Der Fonds ergänzt die Aktionslinien der Initiative "Integration durch Bildung" mit schneller, flexibler Unterstützung für ausgewählte Projekte, insbesondere im Bereich der Förderung verfolgter Wissenschaftlerinnen und Wissenschaftler sowie der Gründungsförderung für Flüchtlinge.

Die Herausforderung: Das Engagement und die Hilfsbereitschaft für Flüchtlinge sind groß. Gleichzeitig sind sowohl der konkrete Unterstützungsbedarf als auch die Rahmenbedingungen für das Engagement ständigen Veränderungen unterworfen, denen sich Hilfsangebote anpassen müssen oder die neue Hilfsangebote entstehen lassen. Dabei ist der Zeitfaktor, also die Geschwindigkeit der Umsetzung und Anpassung, in besonderem Maße entscheidend für den Erfolg der Maßnahmen.

Die Ziele: Gezielte und nachhaltige Förderung von Integration sollte flexibel und schnell auf diese neuen Bedarfslagen und Lösungsansätze reagieren können. Damit können Herausforderungen einerseits schon im Entstehen angegangen werden. Andererseits entstehen so Blaupausen für weitere Maßnahmen, etwa die dauerhafte und flächendeckende Förderung durch staatliche Stellen.

Die Maßnahmen: An den Stifterverband werden immer wieder innovative Förderideen herangetragen, sei es von Partnern im Stiftungsbereich, Akteuren im Bildungswesen, unseren Mitgliedsunternehmen oder Einzelpersonen. Der Offene Integrationsfonds des Stifterverbandes ermöglicht die flexible und qualitätsgesicherte Förderung solcher Ideen, derzeit insbesondere bei der Förderung verfolgter WissenschaftlerInnen und die Gründungsförderung für Flüchtlinge.

In den Anträgen an den Offenen Integrationsfonds werden Projektziele und Partner benannt und dargelegt, ob und inwieweit das Projekt modellbildend und damit übertragbar ist. Der Stifterverband prüft die Anträge und wählt die Förderprojekte aus. Die Entscheidung über die Förderung treffen Präsident und Generalsekretär, ggf. gemeinsam mit den Förderern, die am Fonds beteiligt sind.

Förderer können auf Wunsch in die Auswahl der Förderprojekte eingebunden werden. Darüber hinaus können je nach Beschaffenheit der Projekte und den Anliegen der Förderer weitere Beteiligungsmöglichkeiten gemeinsam entwickelt werden.

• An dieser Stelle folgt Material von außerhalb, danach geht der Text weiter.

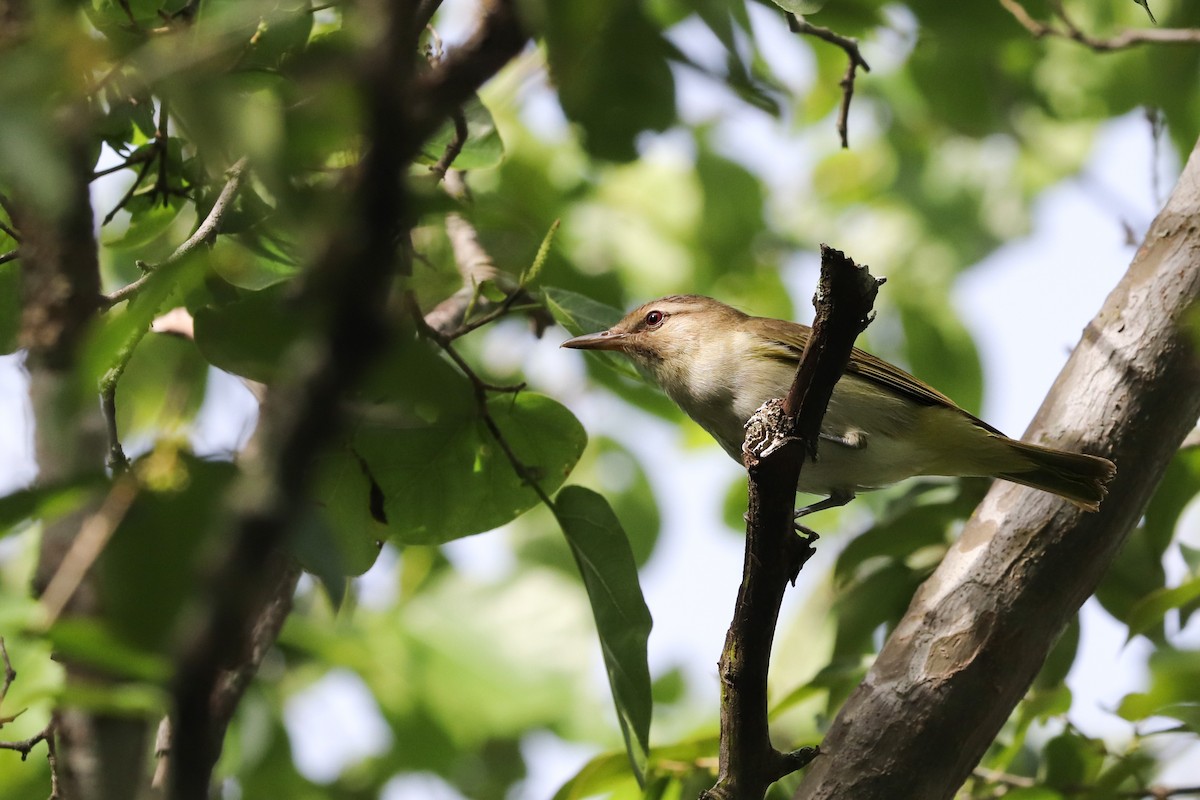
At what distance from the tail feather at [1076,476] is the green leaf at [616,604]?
1.35 m

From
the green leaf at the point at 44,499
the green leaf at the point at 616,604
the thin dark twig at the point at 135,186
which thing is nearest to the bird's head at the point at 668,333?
the green leaf at the point at 616,604

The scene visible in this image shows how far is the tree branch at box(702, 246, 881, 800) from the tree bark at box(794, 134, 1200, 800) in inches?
20.2

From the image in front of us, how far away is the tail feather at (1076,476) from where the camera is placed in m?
3.55

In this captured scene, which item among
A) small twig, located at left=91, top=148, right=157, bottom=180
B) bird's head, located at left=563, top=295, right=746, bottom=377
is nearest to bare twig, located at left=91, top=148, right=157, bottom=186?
small twig, located at left=91, top=148, right=157, bottom=180

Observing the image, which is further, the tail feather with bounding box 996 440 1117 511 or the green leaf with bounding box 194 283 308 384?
the tail feather with bounding box 996 440 1117 511

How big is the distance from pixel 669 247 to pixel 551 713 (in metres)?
2.81

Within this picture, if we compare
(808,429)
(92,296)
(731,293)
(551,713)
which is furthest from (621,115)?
(731,293)

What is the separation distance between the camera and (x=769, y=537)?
2758 mm

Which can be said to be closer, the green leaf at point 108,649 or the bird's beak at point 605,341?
the green leaf at point 108,649

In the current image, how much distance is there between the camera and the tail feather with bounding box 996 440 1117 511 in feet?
11.7

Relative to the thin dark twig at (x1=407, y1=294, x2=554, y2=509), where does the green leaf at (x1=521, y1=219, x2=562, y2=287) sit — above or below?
above

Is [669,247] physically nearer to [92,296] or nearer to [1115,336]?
[1115,336]

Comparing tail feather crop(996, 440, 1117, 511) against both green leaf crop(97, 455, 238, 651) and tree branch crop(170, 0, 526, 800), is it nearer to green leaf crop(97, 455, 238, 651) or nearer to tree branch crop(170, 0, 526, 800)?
green leaf crop(97, 455, 238, 651)

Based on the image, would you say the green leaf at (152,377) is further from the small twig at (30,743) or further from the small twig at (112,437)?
the small twig at (30,743)
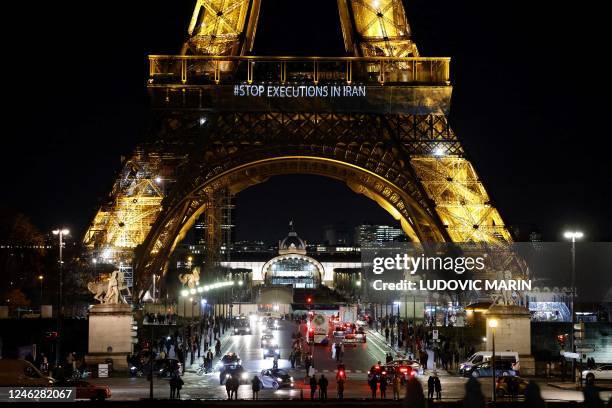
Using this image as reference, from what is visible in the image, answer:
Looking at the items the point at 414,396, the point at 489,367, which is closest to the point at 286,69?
the point at 489,367

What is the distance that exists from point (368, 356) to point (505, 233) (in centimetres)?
1171

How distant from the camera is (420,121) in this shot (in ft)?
214

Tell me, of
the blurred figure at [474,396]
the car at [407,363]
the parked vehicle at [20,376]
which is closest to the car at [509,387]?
the car at [407,363]

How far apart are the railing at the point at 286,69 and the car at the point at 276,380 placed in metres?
25.8

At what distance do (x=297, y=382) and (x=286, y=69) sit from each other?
2588cm

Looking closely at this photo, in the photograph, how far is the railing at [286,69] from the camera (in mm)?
64500

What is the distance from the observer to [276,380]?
43.4 meters

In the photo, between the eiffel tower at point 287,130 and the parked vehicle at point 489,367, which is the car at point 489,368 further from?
the eiffel tower at point 287,130

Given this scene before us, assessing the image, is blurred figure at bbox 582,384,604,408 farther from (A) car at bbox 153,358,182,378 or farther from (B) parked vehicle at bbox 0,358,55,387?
(A) car at bbox 153,358,182,378

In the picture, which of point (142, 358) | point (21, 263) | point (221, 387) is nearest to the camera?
point (221, 387)

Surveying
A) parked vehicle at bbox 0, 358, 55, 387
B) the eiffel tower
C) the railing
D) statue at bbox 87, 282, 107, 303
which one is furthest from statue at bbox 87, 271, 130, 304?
the railing

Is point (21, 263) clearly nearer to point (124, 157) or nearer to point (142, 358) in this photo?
point (124, 157)

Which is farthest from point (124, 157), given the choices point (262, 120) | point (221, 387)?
point (221, 387)

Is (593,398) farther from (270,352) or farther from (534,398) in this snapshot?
(270,352)
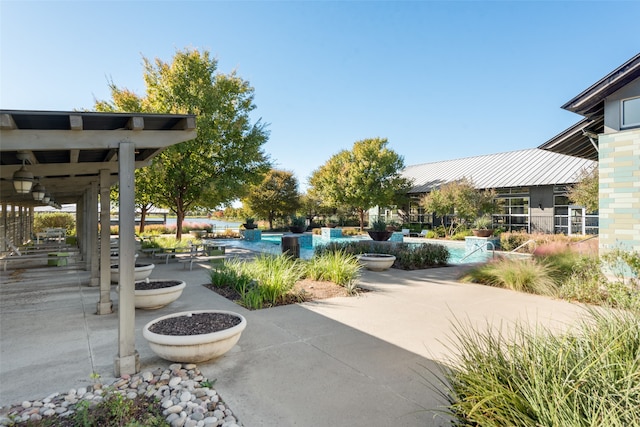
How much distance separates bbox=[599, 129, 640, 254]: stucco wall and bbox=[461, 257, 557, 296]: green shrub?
5.13 ft

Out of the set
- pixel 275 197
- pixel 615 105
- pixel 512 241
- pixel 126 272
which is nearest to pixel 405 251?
pixel 615 105

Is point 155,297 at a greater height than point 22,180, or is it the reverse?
point 22,180

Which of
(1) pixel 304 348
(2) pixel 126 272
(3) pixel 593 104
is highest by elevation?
(3) pixel 593 104

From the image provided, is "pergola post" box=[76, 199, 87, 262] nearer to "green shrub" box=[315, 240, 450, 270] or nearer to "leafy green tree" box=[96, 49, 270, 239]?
"leafy green tree" box=[96, 49, 270, 239]

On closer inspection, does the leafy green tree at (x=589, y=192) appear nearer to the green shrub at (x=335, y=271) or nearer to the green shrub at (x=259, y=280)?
the green shrub at (x=335, y=271)

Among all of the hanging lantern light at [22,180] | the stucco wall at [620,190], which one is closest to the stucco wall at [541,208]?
the stucco wall at [620,190]

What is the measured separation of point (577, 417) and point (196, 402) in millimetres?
2936

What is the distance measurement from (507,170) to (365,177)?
11.1 m

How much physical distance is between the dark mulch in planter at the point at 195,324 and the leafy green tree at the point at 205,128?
32.3 ft

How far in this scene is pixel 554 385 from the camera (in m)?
2.14

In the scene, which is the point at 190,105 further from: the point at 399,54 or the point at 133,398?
the point at 133,398

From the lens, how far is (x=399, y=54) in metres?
16.0

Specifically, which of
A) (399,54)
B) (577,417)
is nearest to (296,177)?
(399,54)

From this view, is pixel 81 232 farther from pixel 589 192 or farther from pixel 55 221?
pixel 589 192
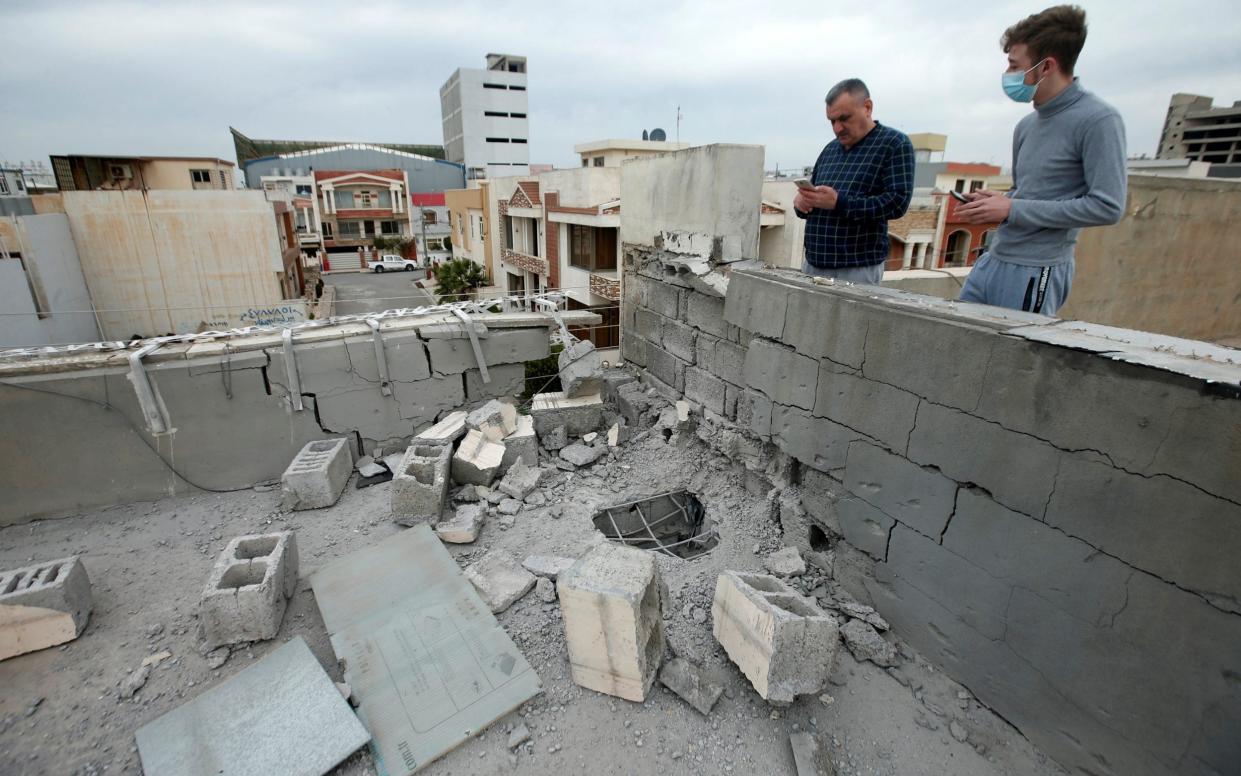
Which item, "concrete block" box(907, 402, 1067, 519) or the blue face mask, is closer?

Die Übertragung des Stiftungsvermögens der BÜROPA-Stiftung, die vormals als nichtrechtsfähige Stiftung in der treuhänderischen Verwaltung des Stifterverbandes geführt wurde, hat den Grundstein für den Offenen Integrationsfonds des Stifterverbandes gelegt.

 

Förderbeispiel: Chance for Science

Im September 2015 wurde die ehrenamtliche Initiative "Chance for Science" gegründet. Auf einem Online-Portal können geflüchtete Wissenschaftler sowie Akademiker und Studierende deutscher Hochschulen und Institutionen ihre Profile mit Angaben zu ihrer Fachrichtung und bisherigen Tätigkeiten erstellen. Die gegenseitige Kontaktaufnahme erfolgt mittels einer im Portal integrierten Benachrichtigungsfunktion. Von der Vernetzung haben beide Seiten etwas: Die Wissenschaftler deutscher Forschungseinrichtungen unterstützen geflüchtete Wissenschaftler darin, ihre Forschungstätigkeit fortzuführen, und profitieren vom Wissensaustausch. Konkret kann dies durch die Bereitstellung eines Zugangs zu Literatur oder Bibliotheken, die Einladung zu Veranstaltungen sowie zu Gastvorlesungen oder über Skype-Treffen zum wissenschaftlichen Austausch erfolgen. Informationen zur Plattform stehen in Deutsch, Englisch, Französisch, Spanisch, Portugiesisch, Arabisch, Persisch, Russisch, Türkisch und Griechisch zur Verfügung.

Online-Portal Chance for Science
Mehr Info auf der Website der Universität Leipzig

 

Förderbeispiel: Academics in Solidarity

"Academics in Solidarity" ist ein bundesweites Peer-Mentoring-Programm für junge Promovierte aller Fachrichtungen und Nationen, die vor Krieg und Verfolgung aus ihrer Heimat fliehen mussten und in Deutschland und anderen Gastländern ihre akademische Tätigkeit wieder aufnehmen möchten. Über das Programm werden sie mit etablierten Fachkollegen vernetzt und profitieren von einem regelmäßigen wissenschaftlichen Austausch und einer individuellen akademischen Karriereberatung.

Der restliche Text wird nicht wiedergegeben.